11th Street Bridge Project
Road construction projects take a ghastly amount of time, cost a ghastly amount of money, and often, after making your commute worse for the duration, hardly seem to make it any better at the end.
But those 63 concrete piles that the D.C. Department of Transportation is driving deep into the Anacostia riverbed as part of the 11th Street Bridge Project are the start of a beautiful thing. Yes, the project will drag on and on (anticipated finish date: mid-2013). And the price tag is steep ($300 million, making it the largest project in DDOT history). But there’s something in it for everyone—an on-ramp, an interchange, bike lanes, a bridge exclusively for local trips—and if you don’t notice the improvements at the end, you don’t deserve to use them.
Say you’re a commuter. You live in lovely Greenbelt. You work in northern Virginia. You drive south down the Anacostia Freeway from Maryland into the District. You need to get yourself to the Southeast/Southwest Freeway and I-395, but there’s no direct connection. So you jury-rig one—maybe you use Howard Road SE to hook up with South Capitol Street. Maybe you exit at Pennsylvania Avenue going east, then loop around on Minnesota Avenue to eventually cross the river going back west. Whatever your solution, it very possibly includes making an annoying, time consuming, and sometimes even illegal series of local-street maneuvers that people in the neighborhood hate as much as you do.

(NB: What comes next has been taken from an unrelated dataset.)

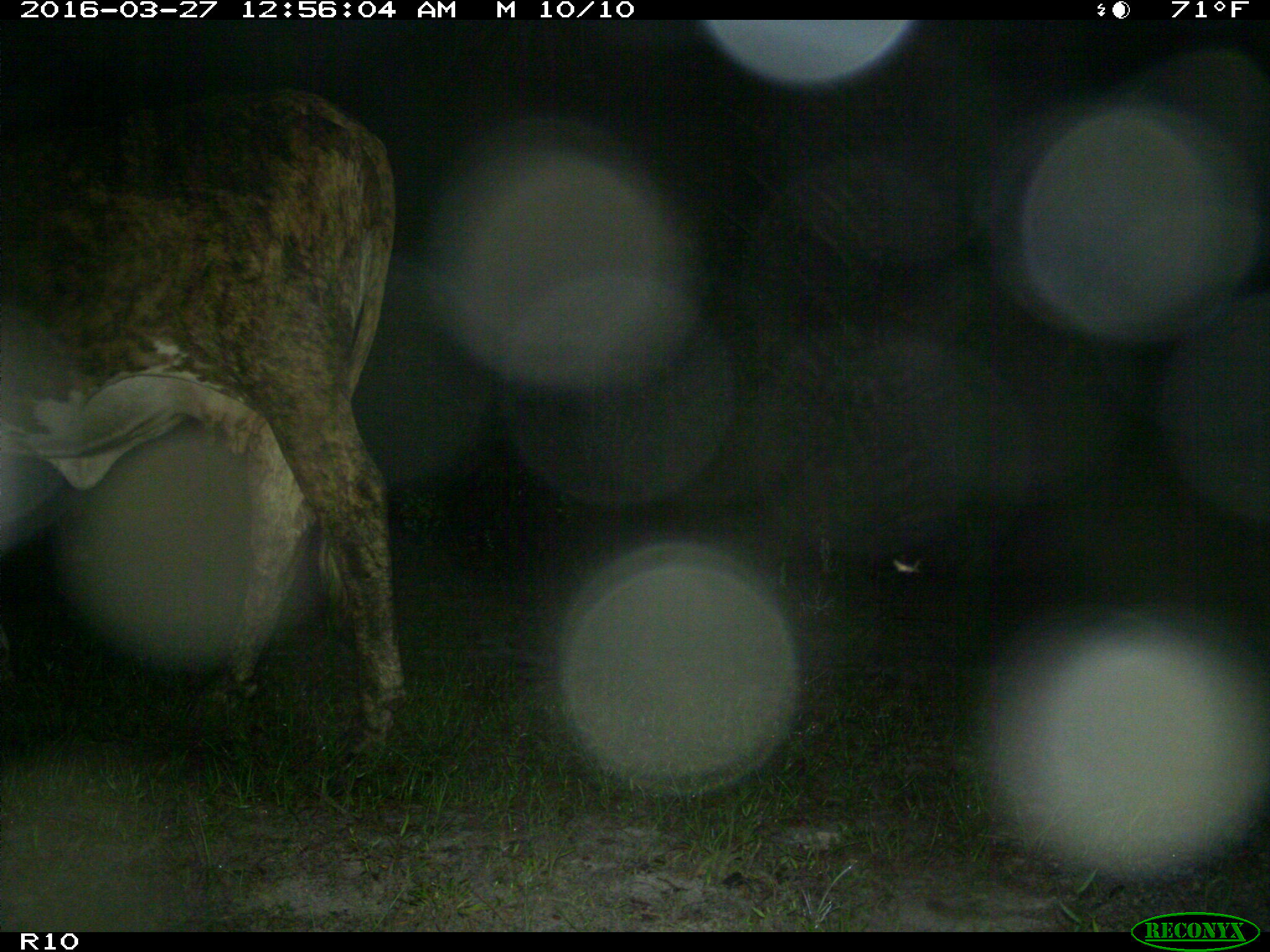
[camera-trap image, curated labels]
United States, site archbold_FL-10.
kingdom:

Say you’re a local. You live in Anacostia and you’re headed to the Navy Yard or Eastern Market—or anywhere in that vicinity. You have to merge onto the freeway via the 13th Street ramp before you can pick up local streets. If you’re trying to get easy access to the Anacostia Freeway in either direction, that’s a problem, too.
After the 11th Street Bridge Project, no more. There will be new road-to-road and neighborhood-to-neighborhood connections galore. The details: Three new bridges are being built in between the footprint of the two existing ones, which are considered “functionally obsolete” and are being torn down. The southernmost of the new spans will be devoted to local traffic—a “city street that just happens to go over a river,” as project manager Bart Clark puts it. The two others will carry highway traffic in both directions, connecting the Anacostia and Southeast/Southwest Freeways.
Not traveling by car? The local span will serve bikers and pedestrians and include rail for the future Anacostia streetcar line. It also should improve access to the trails at Anacostia Park—though one casualty of the project is the Anacostia Boathouse, which is being forced to relocate.
There is one ugly truth in all of this: Traffic is still traffic, and there will be plenty of it no matter where you’re going. The new bridges are expected to carry nearly 180,000 vehicles a day by 2030, most using the freeway. So the bad news is you’ll probably be sitting in a logjam on your way to or from work, just like you used to be. The good news is it’ll be one that makes more sense.